The resulting merged BAM files can be found in the data/merged_bam folder.

Note: A preprint was released in June 2022 in which the authors called consensus sequences (and performed downstream analyses on the consensus sequences, e.g. phylogenetic inference, tree dating) using the untrimmed BAMs from this repo. This is a technical Bioinformatics mistake: reads need to be trimmed in order to remove low-quality bases (which we will do in Step 2) prior to any downstream analyses. Trimming is an important Quality Control (QC) step in any sequence data analysis, something I explained to the authors. If you want to learn more about read trimming and why QC is so important in sequence data analysis, this Galaxy tutorial is an excellent resource. This Data Carpentry tutorial about assessing read quality as well as this subsequent tutorial about trimming and filtering are also excellent resources.

2: Trimming BAMs + Sorting Trimmed BAMs

I'm using iVar v1.3.1 to quality trim the mapped reads, and I'm using samtools v1.14 to sort the trimmed BAMs.

ivar trim -e -i SORTED_UNTRIMMED.BAM -p UNSORTED_TRIMMED_PREFIX
samtools sort --threads 1 -o SORTED_TRIMMED.BAM UNSORTED_TRIMMED.BAM

The resulting trimmed BAM files can be found in the data/trimmed_bam folder.

3: Calculating Coverage + Stats

I'm using SamBamViz v0.0.4 to compute various statistics and produce various visualizations from the trimmed BAMs. I'm using a minimum base quality score of 20 (-q 20) to match standard consensus calling approaches such as iVar Consensus.

SamBamViz.py -i TRIMMED_SORTED.BAM -o OUT_DIR -q 20 --ylog

The resulting SamBamViz output files can be found in the data/sambamviz folder.

4: Creating Pile-Ups

I'm using samtools v1.14 to create pile-up files from the trimmed BAMs. Because iVar Variants and Consensus read the pile-up from standard input anyways, I gzip the pile-up files to save space.

samtools mpileup -B -A -aa -d 0 -Q 0 --reference REF_GENOME.FASTA TRIMMED_SORTED.BAM | gzip -9 > PILEUP.TXT.GZ

The resulting pile-up files can be found in the data/pileup folder.

5: Calling Variants

I'm using iVar v1.3.1 to call variants.

zcat PILEUP.TXT.GZ | ivar variants -m 10 -r REF_GENOME.FASTA -g REF_GENOME.GFF -p VARIANTS.TSV

The resulting variant TSV files can be found in the data/variants folder.

6: Calling Consensus Sequences

I'm using iVar v1.3.1 to call consensus sequences.

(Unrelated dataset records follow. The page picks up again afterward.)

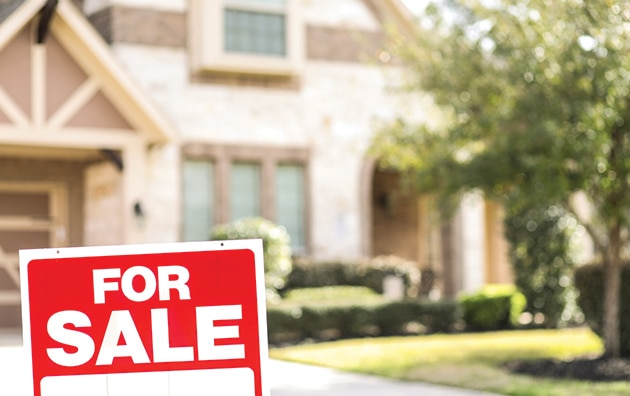 for sale sign in front of house, pros and cons of selling a house during COVID-19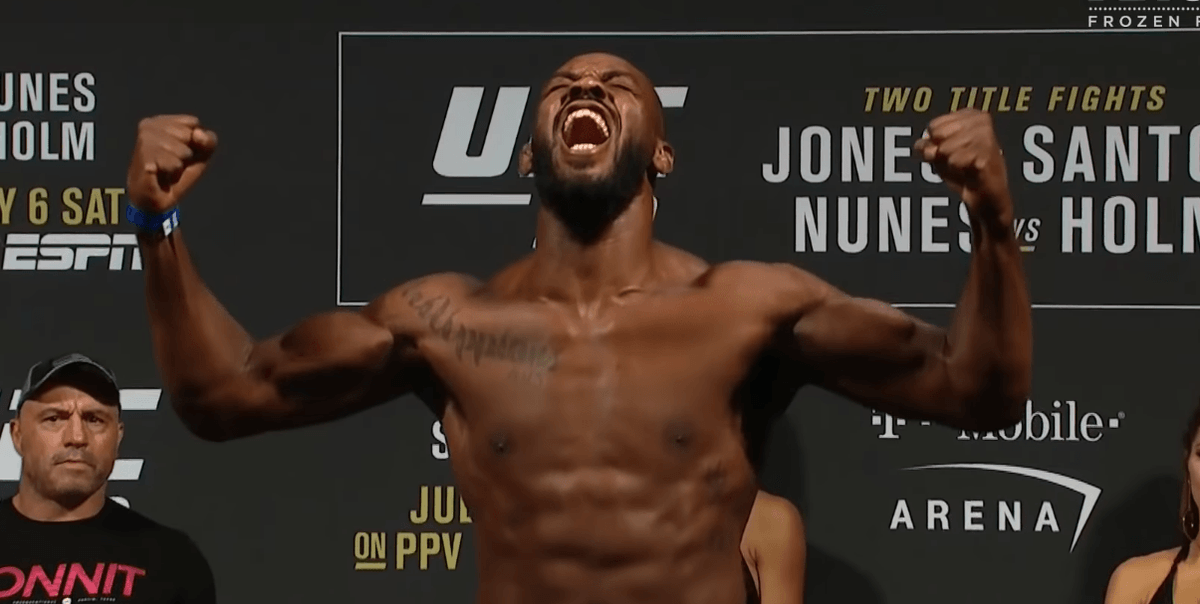 Jon Jones Dares #UFC to Release Him, as Tensions With Dana White Escalate - https://t.co/Q6RWIGCxV3 #MMA https://t.co/BySPG7Sa5B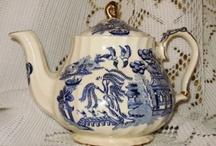 Sadler Teapots / by Artbysunfire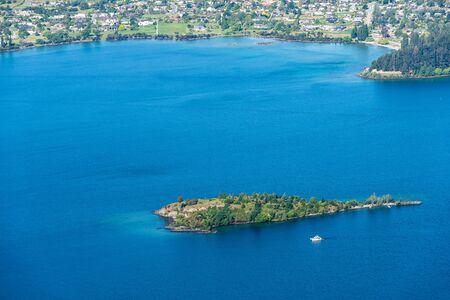 Amazing view of a luxury yacht at Wanaka Lake Stockfoto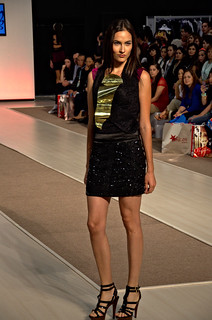 Texturized black mini skirt and sleeveless blouse - Intermoda Trends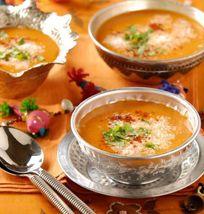 Sopa india de coco y tomate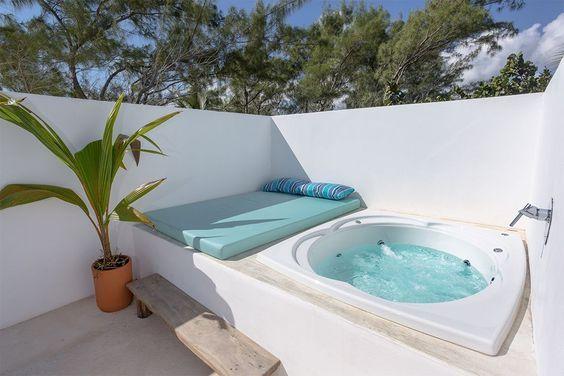 Inspiring Hot Tub Patio Design Ideas For Your Outdoor Decor 21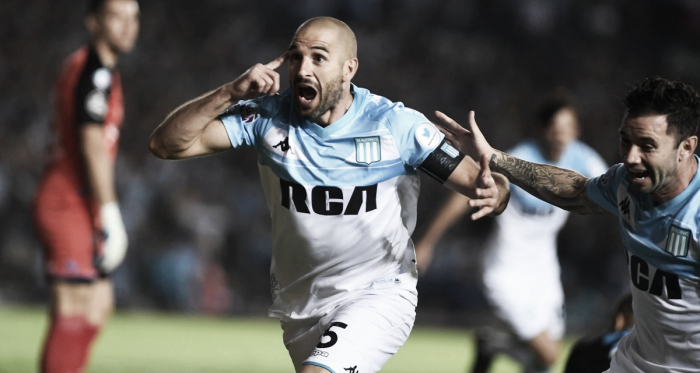 Foto: Infobae<div>Lisandro, figura, festeja el gol del triunfo.</div>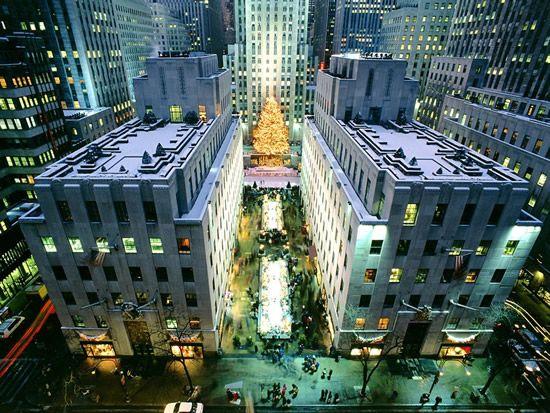 Árvore de Natal de Nova Iorque, Estados Unidos da América. A árvore de Natal que se encontra situada na praça do Rockefeller Center, na cidade de Nova Iorque, nos Estados Unidos da América (EUA) já pode ter sido ultrapassada, em termos de altura, por outras árvores, mas ela também é grande pela sua história. Há 75 anos que, por altura do feriado do Dia de Ação de Graças, acontece a sua inauguração.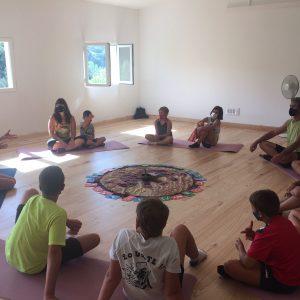Lurederra yoga en familia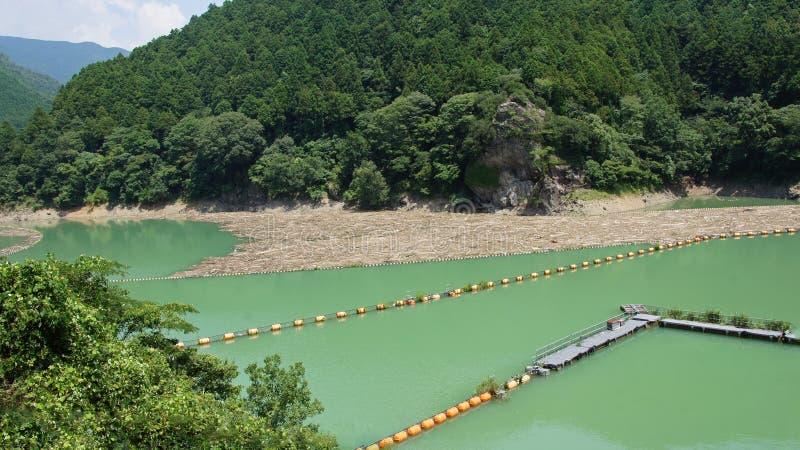 Presa de Futagawa en el río de Arita en Wakayama, Japón foto de archivo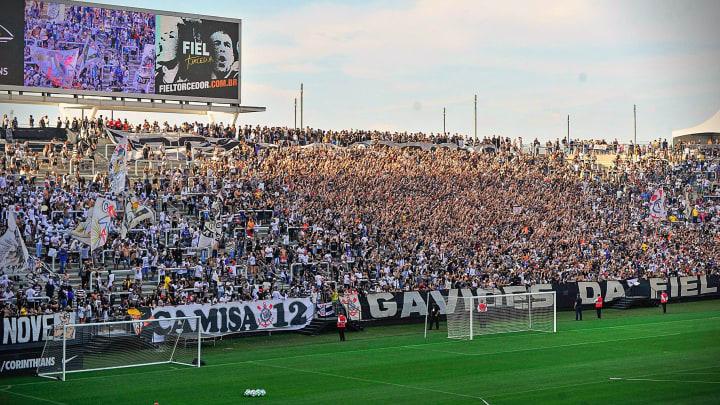 torcida treino Corinthians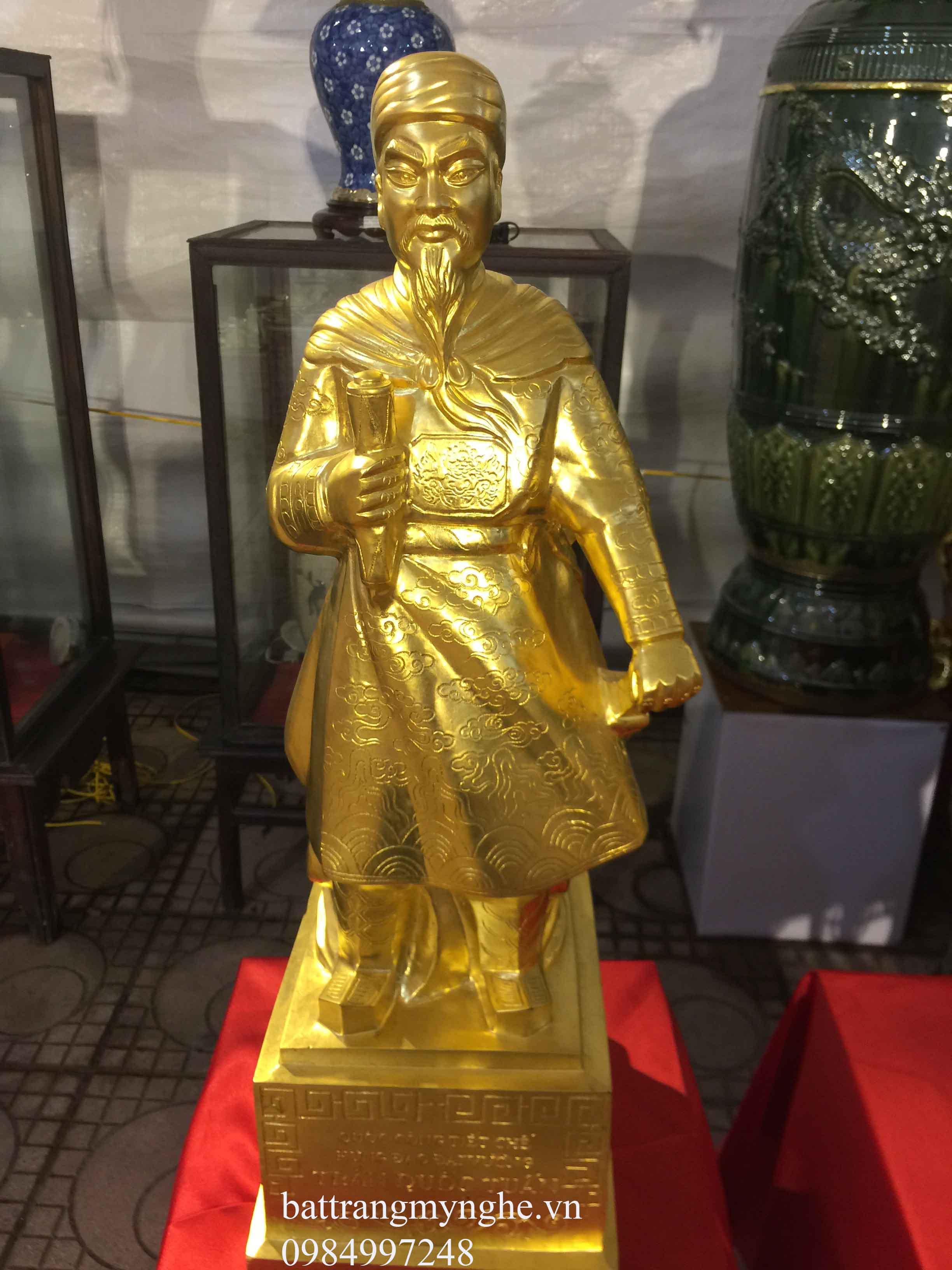 Tượng Trần Quốc Tuấn dát vàng cao 86cm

zcat PILEUP.TXT.GZ | ivar consensus -m 10 -n N -t 0.5 -p OUT_PREFIX

The resulting consensus sequences can be found in the data/consensus folder.

Miscellaneous Comments

Low Coverage After Trimming

As mentioned at the beginning of this document, this analysis was conducted using the C-VIEW pipeline developed for UC San Diego's Return to Learn program, which uses iVar Trim to perform trimming. If you suspect that iVar Trim might be trimming the reads too aggressively, rather than skipping quality trimming entirely (which is objectively a bad idea), I would recommend trying a different read trimmer.

One popular option is fastp. Note that fastp (and many other read trimmers) trim FASTQ files before read mapping (whereas iVar Trim trims BAM files after read mapping). As such, if you want to try out a read trimmer that trims FASTQ files (rather than BAM files), you will need to convert the merged untrimmed BAM files back into FASTQ files, e.g. using bamtofastq. The FASTQ files you will get from using bamtofastq on the merged untrimmed BAM files will be much smaller than the original FASTQ files because the converted FASTQ files will only contain mapped reads (because the BAM files only contain mapped reads).

After you have converted the untrimmed BAM files into FASTQ files and then trimmed the FASTQ files using fastp (or whichever read trimmer you choose), you will need to remap the trimmed FASTQ files to the reference genome (as described in Step 1; this should be quite fast), which will result in trimmed BAM files. You will then be able to continue the rest of the analysis starting at Step 3.

Supplement

I have added some extra supplementary exploratory files for samples of interest in the supplement folder.